> [SHORT EXERCISE 1]:
In the Protobuf benchmarks text, rewrite the part that opens with the words "Make sure you" and closes with "submodule update --init.", changing "ZIP utility" to "archive tool".
> [SHORT EXERCISE 2]:
Continue the text on the Zserio and Protocol Buffers benchmarks from its last sentence.

> [DOCUMENT SECTION]:
....

Protobuf Benchmarks by Zserio

Protobuf Benchmarks by Zserio is an independent benchmark which uses zserio-benchmarks-datasets to compare Google's Protocol Buffers performance to Zserio on the same sets of data.

Zserio vs. Protocol Buffers

Google's Protocol Buffers are very popular and in wide-spread use. One of the many questions we always have to answer is: "Why don't you use Protobuf? It is already there."

Fact is that it wasn't open sourced when we would have needed it. Maybe we would have used it back then. But even today we think we came along with something more tailored to our needs. This is also the reason why we open sourced Zserio after such a long time.

So let's see how Zserio performs in comparison to Protobuf. For being fair we have chosen as well the example that is used on Google's documentation page of Protobuf (addressbook). This example does not really help to promote a binary - thus smaller - representation of data. It mostly uses strings.

Running

Make sure you have the following pre-requisites installed:

Protocol Buffers Compiler
CMake
ZIP utility
Supported Compiler (gcc, clang, mingw, msvc)

Also do not forget to fetch the datasets with git submodule update --init.

....

> [DATASET ROWS]:

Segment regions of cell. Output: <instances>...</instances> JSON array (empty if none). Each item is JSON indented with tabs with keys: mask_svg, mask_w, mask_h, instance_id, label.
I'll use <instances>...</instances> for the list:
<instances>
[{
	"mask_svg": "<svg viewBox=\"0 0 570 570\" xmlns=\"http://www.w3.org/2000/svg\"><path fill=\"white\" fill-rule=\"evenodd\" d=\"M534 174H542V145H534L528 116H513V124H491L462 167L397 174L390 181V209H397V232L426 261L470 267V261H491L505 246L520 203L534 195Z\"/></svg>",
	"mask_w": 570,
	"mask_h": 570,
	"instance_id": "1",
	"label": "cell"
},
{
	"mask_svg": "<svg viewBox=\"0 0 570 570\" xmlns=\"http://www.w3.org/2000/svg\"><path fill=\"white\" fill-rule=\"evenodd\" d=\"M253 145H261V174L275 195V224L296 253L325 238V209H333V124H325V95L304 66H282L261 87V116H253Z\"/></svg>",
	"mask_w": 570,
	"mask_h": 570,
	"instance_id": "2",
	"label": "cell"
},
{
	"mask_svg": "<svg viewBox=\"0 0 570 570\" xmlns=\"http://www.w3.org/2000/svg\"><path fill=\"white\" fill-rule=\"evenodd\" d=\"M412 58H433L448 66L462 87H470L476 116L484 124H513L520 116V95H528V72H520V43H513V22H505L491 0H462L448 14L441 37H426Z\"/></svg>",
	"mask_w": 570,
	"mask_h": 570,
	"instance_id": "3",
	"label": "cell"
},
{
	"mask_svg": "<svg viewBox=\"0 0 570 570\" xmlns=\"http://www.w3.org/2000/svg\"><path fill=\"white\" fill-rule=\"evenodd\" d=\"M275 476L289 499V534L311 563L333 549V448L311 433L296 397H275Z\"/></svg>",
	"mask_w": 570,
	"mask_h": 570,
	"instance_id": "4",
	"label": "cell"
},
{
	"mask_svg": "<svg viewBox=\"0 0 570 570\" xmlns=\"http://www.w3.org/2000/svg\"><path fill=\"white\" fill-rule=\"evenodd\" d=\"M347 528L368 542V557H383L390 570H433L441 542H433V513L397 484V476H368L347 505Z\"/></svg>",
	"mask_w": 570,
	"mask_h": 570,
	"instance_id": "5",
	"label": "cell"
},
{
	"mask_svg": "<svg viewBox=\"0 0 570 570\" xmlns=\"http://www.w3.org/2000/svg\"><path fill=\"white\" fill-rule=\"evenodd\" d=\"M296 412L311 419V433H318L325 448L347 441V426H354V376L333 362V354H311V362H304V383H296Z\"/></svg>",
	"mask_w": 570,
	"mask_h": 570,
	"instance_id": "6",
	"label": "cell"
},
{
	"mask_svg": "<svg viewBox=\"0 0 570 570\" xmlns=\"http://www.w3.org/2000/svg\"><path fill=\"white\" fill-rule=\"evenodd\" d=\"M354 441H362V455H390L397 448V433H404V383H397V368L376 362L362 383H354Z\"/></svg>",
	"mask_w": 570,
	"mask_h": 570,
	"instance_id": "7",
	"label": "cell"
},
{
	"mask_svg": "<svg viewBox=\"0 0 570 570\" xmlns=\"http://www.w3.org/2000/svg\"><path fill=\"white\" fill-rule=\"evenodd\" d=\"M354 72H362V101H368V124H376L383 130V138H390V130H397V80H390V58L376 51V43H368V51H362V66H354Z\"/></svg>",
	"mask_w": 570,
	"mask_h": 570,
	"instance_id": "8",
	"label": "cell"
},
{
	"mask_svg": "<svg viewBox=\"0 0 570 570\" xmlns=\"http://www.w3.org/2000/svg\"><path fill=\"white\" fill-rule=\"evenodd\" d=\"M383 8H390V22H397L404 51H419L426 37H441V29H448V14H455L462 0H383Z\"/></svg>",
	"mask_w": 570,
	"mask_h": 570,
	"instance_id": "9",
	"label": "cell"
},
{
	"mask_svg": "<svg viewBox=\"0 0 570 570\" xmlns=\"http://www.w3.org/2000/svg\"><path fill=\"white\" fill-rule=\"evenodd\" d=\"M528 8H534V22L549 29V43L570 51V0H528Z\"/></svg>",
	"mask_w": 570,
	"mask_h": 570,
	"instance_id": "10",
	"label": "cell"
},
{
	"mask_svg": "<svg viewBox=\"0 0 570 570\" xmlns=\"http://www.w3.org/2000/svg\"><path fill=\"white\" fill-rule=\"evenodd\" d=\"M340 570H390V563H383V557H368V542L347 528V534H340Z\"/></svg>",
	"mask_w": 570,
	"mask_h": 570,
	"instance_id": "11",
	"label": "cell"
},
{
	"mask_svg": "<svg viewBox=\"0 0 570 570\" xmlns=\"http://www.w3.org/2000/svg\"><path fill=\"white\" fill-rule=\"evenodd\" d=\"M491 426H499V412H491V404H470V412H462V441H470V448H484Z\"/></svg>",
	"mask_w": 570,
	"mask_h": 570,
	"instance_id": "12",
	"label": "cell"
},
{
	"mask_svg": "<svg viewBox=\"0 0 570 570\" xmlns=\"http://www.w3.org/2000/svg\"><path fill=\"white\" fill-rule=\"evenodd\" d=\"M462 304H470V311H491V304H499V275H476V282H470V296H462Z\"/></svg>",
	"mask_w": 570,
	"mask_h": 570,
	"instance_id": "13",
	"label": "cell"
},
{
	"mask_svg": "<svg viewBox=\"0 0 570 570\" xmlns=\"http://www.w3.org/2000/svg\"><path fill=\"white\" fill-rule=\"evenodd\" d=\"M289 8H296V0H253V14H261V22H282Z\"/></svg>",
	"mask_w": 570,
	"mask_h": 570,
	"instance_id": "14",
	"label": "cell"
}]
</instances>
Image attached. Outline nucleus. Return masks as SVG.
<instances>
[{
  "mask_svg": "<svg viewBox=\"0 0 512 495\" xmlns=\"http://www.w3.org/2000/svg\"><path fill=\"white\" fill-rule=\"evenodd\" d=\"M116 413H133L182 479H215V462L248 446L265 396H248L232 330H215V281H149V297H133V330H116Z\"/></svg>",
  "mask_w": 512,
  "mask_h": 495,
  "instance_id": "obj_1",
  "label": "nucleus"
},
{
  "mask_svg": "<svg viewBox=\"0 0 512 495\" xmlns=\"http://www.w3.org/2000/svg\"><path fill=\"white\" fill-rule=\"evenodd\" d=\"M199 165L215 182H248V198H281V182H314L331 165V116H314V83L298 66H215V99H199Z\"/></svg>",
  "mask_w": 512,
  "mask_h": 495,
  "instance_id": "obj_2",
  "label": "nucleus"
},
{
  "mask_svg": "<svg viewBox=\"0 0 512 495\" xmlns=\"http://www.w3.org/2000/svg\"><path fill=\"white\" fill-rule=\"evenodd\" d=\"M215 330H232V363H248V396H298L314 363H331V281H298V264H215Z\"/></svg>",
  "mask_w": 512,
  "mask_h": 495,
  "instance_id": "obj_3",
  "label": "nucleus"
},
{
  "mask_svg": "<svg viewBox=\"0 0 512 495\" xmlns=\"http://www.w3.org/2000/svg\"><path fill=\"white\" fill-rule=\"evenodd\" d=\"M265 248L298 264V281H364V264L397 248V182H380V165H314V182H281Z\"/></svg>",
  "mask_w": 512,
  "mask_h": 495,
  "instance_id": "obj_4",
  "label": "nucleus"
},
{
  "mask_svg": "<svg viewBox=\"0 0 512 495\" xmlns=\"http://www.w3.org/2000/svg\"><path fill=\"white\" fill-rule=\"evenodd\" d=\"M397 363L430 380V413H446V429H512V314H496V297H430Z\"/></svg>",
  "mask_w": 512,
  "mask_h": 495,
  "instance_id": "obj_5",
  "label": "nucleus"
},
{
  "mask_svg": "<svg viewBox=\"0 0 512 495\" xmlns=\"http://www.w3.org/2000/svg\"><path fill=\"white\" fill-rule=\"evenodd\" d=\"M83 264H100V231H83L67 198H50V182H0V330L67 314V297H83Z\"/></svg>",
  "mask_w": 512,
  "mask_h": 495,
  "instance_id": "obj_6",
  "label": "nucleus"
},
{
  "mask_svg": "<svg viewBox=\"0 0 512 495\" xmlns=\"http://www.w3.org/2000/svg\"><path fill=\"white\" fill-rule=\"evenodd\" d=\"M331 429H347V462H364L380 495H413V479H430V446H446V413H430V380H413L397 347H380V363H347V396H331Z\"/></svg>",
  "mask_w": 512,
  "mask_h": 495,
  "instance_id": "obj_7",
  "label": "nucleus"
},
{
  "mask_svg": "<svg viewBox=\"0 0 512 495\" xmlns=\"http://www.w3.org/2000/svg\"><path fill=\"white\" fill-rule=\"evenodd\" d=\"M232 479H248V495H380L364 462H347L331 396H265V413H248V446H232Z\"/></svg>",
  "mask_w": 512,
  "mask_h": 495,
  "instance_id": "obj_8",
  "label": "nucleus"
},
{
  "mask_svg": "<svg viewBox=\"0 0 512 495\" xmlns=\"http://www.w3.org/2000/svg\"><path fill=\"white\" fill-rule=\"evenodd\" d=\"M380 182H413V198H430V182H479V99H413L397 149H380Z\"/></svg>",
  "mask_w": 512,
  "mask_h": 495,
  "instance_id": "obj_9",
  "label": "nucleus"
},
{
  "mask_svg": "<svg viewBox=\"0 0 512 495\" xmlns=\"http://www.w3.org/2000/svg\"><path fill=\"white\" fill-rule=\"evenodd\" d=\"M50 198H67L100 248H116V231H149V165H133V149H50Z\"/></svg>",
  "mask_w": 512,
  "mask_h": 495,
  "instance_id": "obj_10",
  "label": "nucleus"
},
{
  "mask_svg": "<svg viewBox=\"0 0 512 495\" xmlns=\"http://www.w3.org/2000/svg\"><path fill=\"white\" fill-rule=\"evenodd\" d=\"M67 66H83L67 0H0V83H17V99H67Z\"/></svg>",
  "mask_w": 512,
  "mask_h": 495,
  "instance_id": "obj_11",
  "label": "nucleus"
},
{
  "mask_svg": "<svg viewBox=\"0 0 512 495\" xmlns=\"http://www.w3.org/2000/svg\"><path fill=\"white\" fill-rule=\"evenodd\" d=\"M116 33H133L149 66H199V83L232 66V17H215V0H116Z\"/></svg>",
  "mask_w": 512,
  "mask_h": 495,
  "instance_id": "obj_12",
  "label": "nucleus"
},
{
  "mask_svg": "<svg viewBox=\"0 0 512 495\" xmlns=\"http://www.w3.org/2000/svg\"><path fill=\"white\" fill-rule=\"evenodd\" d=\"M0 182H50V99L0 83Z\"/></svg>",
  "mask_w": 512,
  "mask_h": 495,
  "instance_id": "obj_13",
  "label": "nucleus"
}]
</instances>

....

> [WRITTEN RESPONSE 1]:
Make sure you have the following pre-requisites installed:

Protocol Buffers Compiler
CMake
archive tool
Supported Compiler (gcc, clang, mingw, msvc)

Also do not forget to fetch the datasets with git submodule update --init.

> [WRITTEN RESPONSE 2]:
Now you are ready to run the benchmark.sh script which accepts the required platform as a parameter (e.g. cpp-linux64-gcc):

scripts/benchmark.sh <PLATFORM>

The script benchmark.sh automatically generates simple performance test for each benchmark. The performance test uses generated Protocol Buffers' API to read appropriate dataset from JSON format, serialize it into the Protocol Buffers' binary format and then read it again. Both reading time and the BLOB size are reported. BLOB size after zip compression is reported as well.

Results

Used platform: 64-bit Linux Mint 21.1, Intel(R) Core(TM) i7-9850H CPU @ 2.60GHz
Used compiler: gcc 11.3.0

Protobuf 3.21.12

Benchmark	Dataset	Target	Time	Blob Size	Zip Size
addressbook.proto	addressbook.json	C++ (linux64-gcc)	1.731ms	356.292kB	193kB
apollo.proto	apollo.proto.json	C++ (linux64-gcc)	0.641ms	286.863kB	136kB
carsales.proto	carsales.json	C++ (linux64-gcc)	2.053ms	399.779kB	242kB
simpletrace.proto	prague-groebenzell.json	C++ (linux64-gcc)	0.386ms	113.152kB	54kB

Zserio 2.10

Benchmark	Dataset	Target	Time	Blob Size	Zip Size
addressbook.zs	addressbook.json	C++ (linux64-gcc)	1.478ms	305.838kB	222kB
addressbook_align.zs	addressbook.json	C++ (linux64-gcc)	0.844ms	311.424kB	177kB
apollo.zs	apollo.zs.json	C++ (linux64-gcc)	0.244ms	226.507kB	144kB
carsales.zs	carsales.json	C++ (linux64-gcc)	1.374ms	280.340kB	259kB
carsales_align.zs	carsales.json	C++ (linux64-gcc)	0.925ms	295.965kB	205kB
simpletrace.zs	prague-groebenzell.json	C++ (linux64-gcc)	0.221ms	87.042kB	66kB

Time Comparison

Size Comparison

Why Is Zserio More Compact Than Protobuf?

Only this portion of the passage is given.